Despite Marshall’s allegiance to the Yankees, Reiner was never a sports fan, but she said shooting that film brought she and her mom much closer together. Reiner last threw a baseball in 2017 in Coney Island when the Brooklyn Cyclones invited her to toss out the first pitch.

When Variety wrote up its top baseball movies at the start of the 2021 season, that list began with 1942′s “The Pride of the Yankees.” Gary Cooper plays Lou Gehrig in the Oscar-nominated tale of a Bronx Bomber legend struck down in by illness in the prime of his life. Gehrig died a year before the movie debuted.

Film critic and Chicago native Richard Roeper wrote the book “Sox and the City” in 2007 about his beloved Chicgo White Sox. It’s no wonder that when he was asked about his favorite sports films in April, “Eight Men Out” came to mind.
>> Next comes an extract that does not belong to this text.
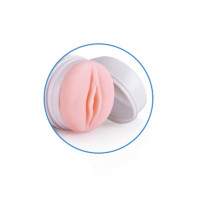 Мастурбатор вагина в колбе Passion Cup Vagina 06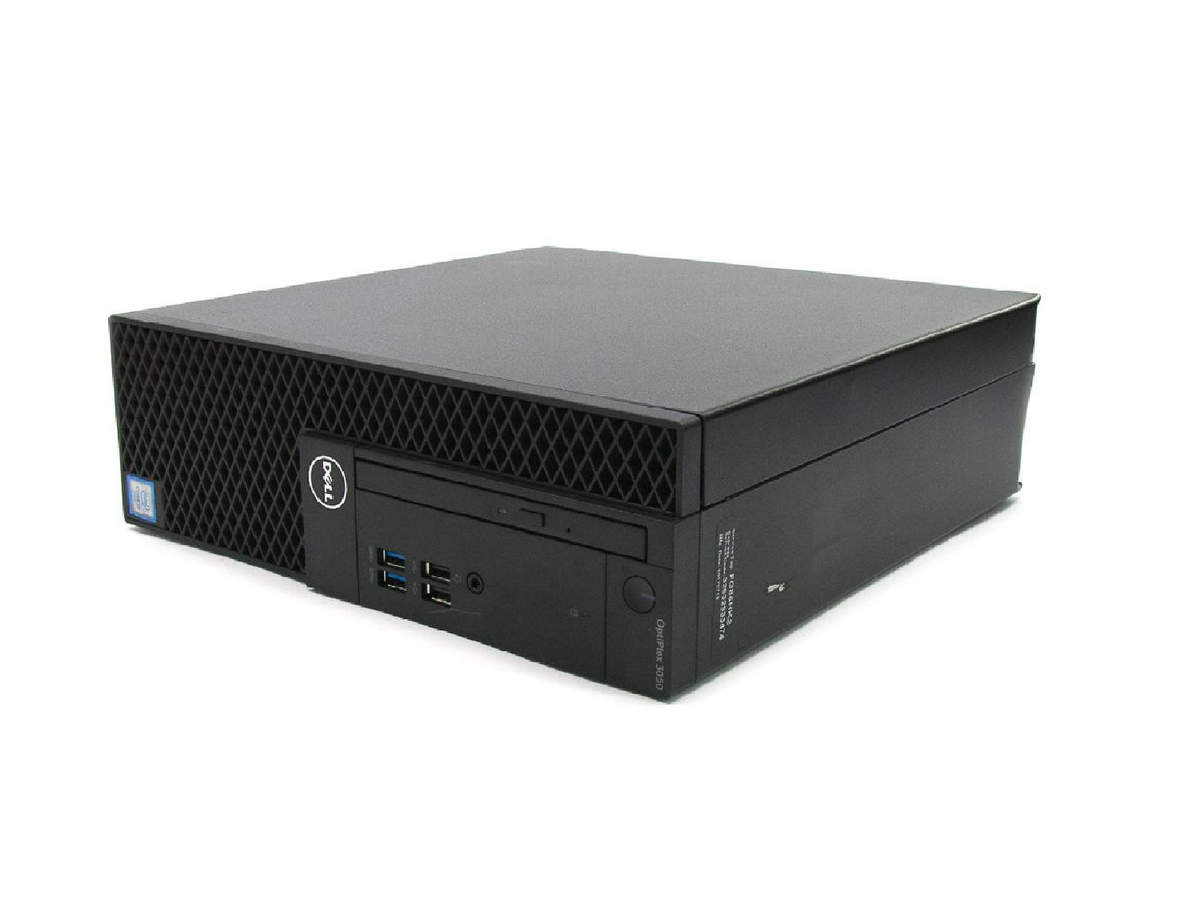 Dell Optiplex 3050 SFF PC Computer i5-7500 CPU 32GB Ram 256GB SSD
“The film as a whole is really good,” he told The Sports Section.

In 2016, Rolling Stone magazine celebrated the 40th anniversary of the Walter Matthau coming of age comedy “The Bad News Bears” by calling it “The greatest baseball movie ever made.”

Writer Dan Epstein contended the film, which later became a TV series, “got everything beautifully, hilariously and even painfully right.”

The late Roger Ebert always had a particular talent for cutting through the schmaltz sometimes found in baseball movies. He wrote in 1984 that fan favorite “The Natural,” starring Robert Redford, “could have been a decent movie,” then says it’s not because the lead character is the only one who generates interest. But in 2011, he penned a rave review of the Brad Pitt vehicle “Moneyball.”

“I walked in knowing what the movie was about, but unprepared for its intelligence and depth,” Ebert says in his four-star review. “‘Moneyball’ is not a traditional sports movie, and indeed should be just as gripping for non-sports fans. It’s not a series of Big Games.”

Writer Aaron Sorkin, who co-wrote the “Moneyball” script, perhaps best summed up why baseball lends itself to drama during an early 2000s episode of “The West Wing” where actor Tim Matheson, who played Vice President John Hoynes, explained to an aide why he’s a baseball fan as opposed to a sport like hockey.

“I think Americans like to savor situation,” Sorkin wrote. “One down, bottom of the ninth, one run game, (runners on) first and third, left handed batter, right handed reliever, infield at double play depth, here’s the pitch. But scoring in hockey seems to come out of nowhere. The play-by-play guy is always shocked.”

People who don’t understand baseball call those moments between homers boring. Fans of the sport — and the films — understand the value of placing a little drama between action sequences.